Stano: Nie mogliśmy spokojnie prowadzić gry
- Przed meczem w szatni nie było takiej możliwości byśmy przegrali ten mecz 0:3. Wiedzieliśmy, że "Jaga" będzie dążyła do odrobienia straty. Chcieliśmy grać spokojnie z tyłu i kontrować rywali, ale nie udało się nam to - przyznał po spotkaniu Pavol Stano.
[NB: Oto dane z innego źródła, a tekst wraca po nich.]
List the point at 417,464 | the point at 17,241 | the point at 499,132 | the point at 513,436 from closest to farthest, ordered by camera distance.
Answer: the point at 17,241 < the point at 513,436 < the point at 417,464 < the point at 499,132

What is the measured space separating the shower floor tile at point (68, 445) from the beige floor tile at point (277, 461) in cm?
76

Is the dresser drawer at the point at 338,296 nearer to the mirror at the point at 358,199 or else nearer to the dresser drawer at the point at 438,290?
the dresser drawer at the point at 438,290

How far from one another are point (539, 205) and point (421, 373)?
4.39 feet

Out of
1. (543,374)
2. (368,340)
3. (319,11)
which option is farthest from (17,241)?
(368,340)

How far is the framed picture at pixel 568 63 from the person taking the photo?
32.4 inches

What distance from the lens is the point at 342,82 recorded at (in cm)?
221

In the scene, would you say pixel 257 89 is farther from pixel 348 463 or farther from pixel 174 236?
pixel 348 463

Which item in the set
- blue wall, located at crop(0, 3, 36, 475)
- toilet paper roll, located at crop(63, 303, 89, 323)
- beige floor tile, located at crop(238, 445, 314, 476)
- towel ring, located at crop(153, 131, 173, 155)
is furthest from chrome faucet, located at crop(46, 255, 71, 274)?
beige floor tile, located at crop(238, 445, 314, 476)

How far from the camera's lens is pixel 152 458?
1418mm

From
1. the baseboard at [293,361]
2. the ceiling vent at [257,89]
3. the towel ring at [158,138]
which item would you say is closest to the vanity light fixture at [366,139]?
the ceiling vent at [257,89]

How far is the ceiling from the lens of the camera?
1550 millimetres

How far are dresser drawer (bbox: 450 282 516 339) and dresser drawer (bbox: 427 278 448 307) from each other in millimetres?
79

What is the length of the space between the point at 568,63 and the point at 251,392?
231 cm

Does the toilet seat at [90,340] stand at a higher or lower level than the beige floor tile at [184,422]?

- Wiedzieliśmy dokładnie, co nas czeka, że Jaga będzie chciała odrobić tę stratę. Chcieliśmy grać spokojnie z tyłu i kontrować rywali, ale nie udało się nam to. Kamil miał dużo piłek rzucanych za naszą linię obrony i nie mogliśmy spokojnie prowadzić gry. Ta bramka w 16. minucie dużo pomogła Jagiellonii, wtedy nic jeszcze się złego nie stało, mieliśmy bowiem czas na swoje granie. Chcieliśmy strzelić bramkę i gdyby się to nam udało, to mecz ten potoczyłby się dla nas trochę inaczej. Później straciliśmy bramkę poprzez złe ustawienie i wyrzucie piłki z autu. Trzecia padła z kontry Jagiellonii, a do tego wszystkiego nie powinniśmy byli dopuścić. Przed meczem w szatni nie było takiej możliwości byśmy przegrali ten mecz 0:3 - powiedział po spotkaniu stoper Korony.